Queste pratiche, tuttavia, oggi vengono spesso condotte senza regole e applicate in un contesto diverso dal passato, con maggiore copertura e un conseguente aumento degli incendi colposi che generano conflitti e aggravano il lavoro dei sistemi antincendio regionali.
Ma la tecnica del «fuoco prescritto» potrebbe anche essere una soluzione, se attuata da tecnici specializzati, e i progetti avviati in diverse regioni hanno dato risultati apprezzabili.

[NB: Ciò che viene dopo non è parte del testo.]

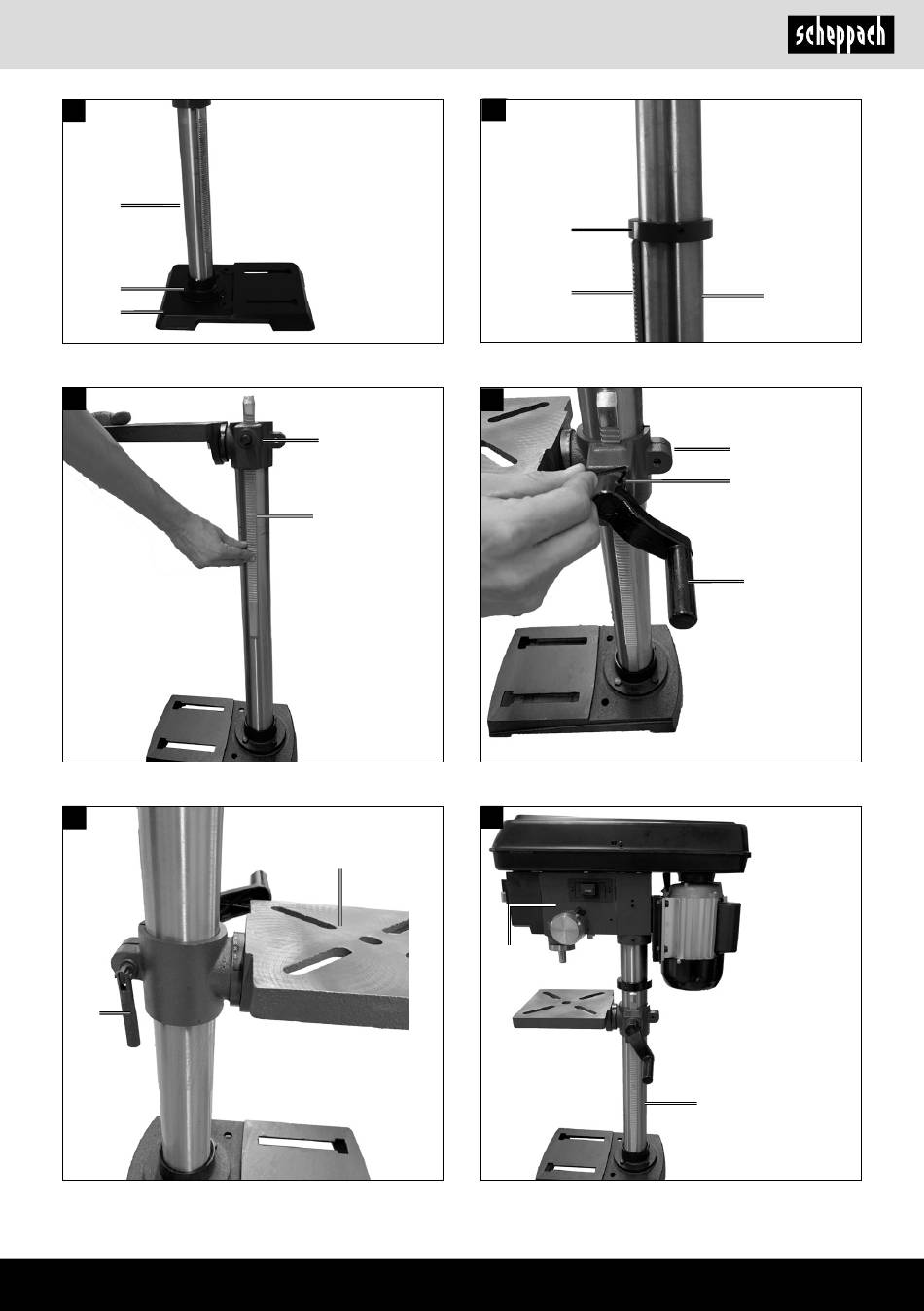 scheppach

Come si legge nel sopracitato dossier Legambiente-Sisef, «in aree definite da piani di gestione pastorale porterebbe a ridurre drasticamente gli incendi di origine agropastorale». È quello che accade ad esempio sul versante francese delle Alpi Marittime, dove «dalla fine degli anni ’80 l’Office national des forêts pianifica il fuoco prescritto per fini pastorali in inverno, di concerto con consorzi pastorali per la gestione dei pascoli. Questo modello gestionale ha portato a una drastica riduzione degli incendi di origine pastorale in quell’area, perché i pastori non hanno più motivo di usare il fuoco in estate e di nascosto».

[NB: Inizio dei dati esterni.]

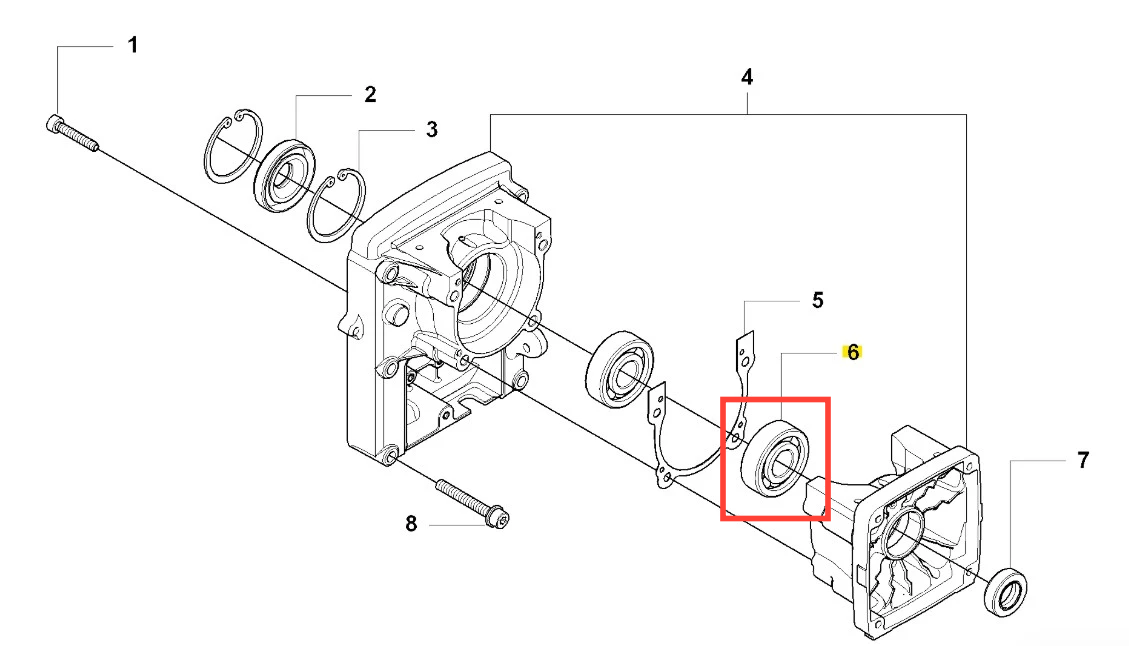 1
2
3
4
5
6
7
8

Un vademecum per la prevenzione
E noi, cosa possiamo fare quando il fuoco è divampato? Non auguriamo a nessuno di trovarsi coinvolto in un incendio boschivo. Sicuramente, dopo aver contattato la sala operativa ai numeri 112 o 115, sarà bene assicurarsi una postazione di sicurezza o una via di fuga, facendo attenzione anche alle conseguenze indirette. Il terreno, se collocato su versanti ripidi, si smuove più facilmente e sono possibili rotolamenti di massi o cadute improvvise di alberi danneggiati che possono collassare anche dopo il passaggio del fuoco.

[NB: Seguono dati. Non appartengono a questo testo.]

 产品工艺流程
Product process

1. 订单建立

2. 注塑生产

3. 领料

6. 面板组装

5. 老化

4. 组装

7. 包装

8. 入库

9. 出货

Pensando alla prevenzione riportiamo un elenco dei comportamenti da tenere, diramato dalla Protezione Civile1:
• non gettare mozziconi di sigarette o fiammiferi;
• non abbandonare rifiuti: sono un pericoloso combustibile;
• non parcheggiare sull’erba secca: la marmitta calda potrebbe provocare un incendio;
• non accendere fuochi dove non è permesso e usare solo gli spazi attrezzati;
• se hai acceso un fuoco, non allontanarti finché non è completamente spento;
• non bruciare stoppie o residui agricoli;
• rispetta le ordinanze comunali;
• se avvisti un incendio, chiama subito i numeri 112, 115, 1515.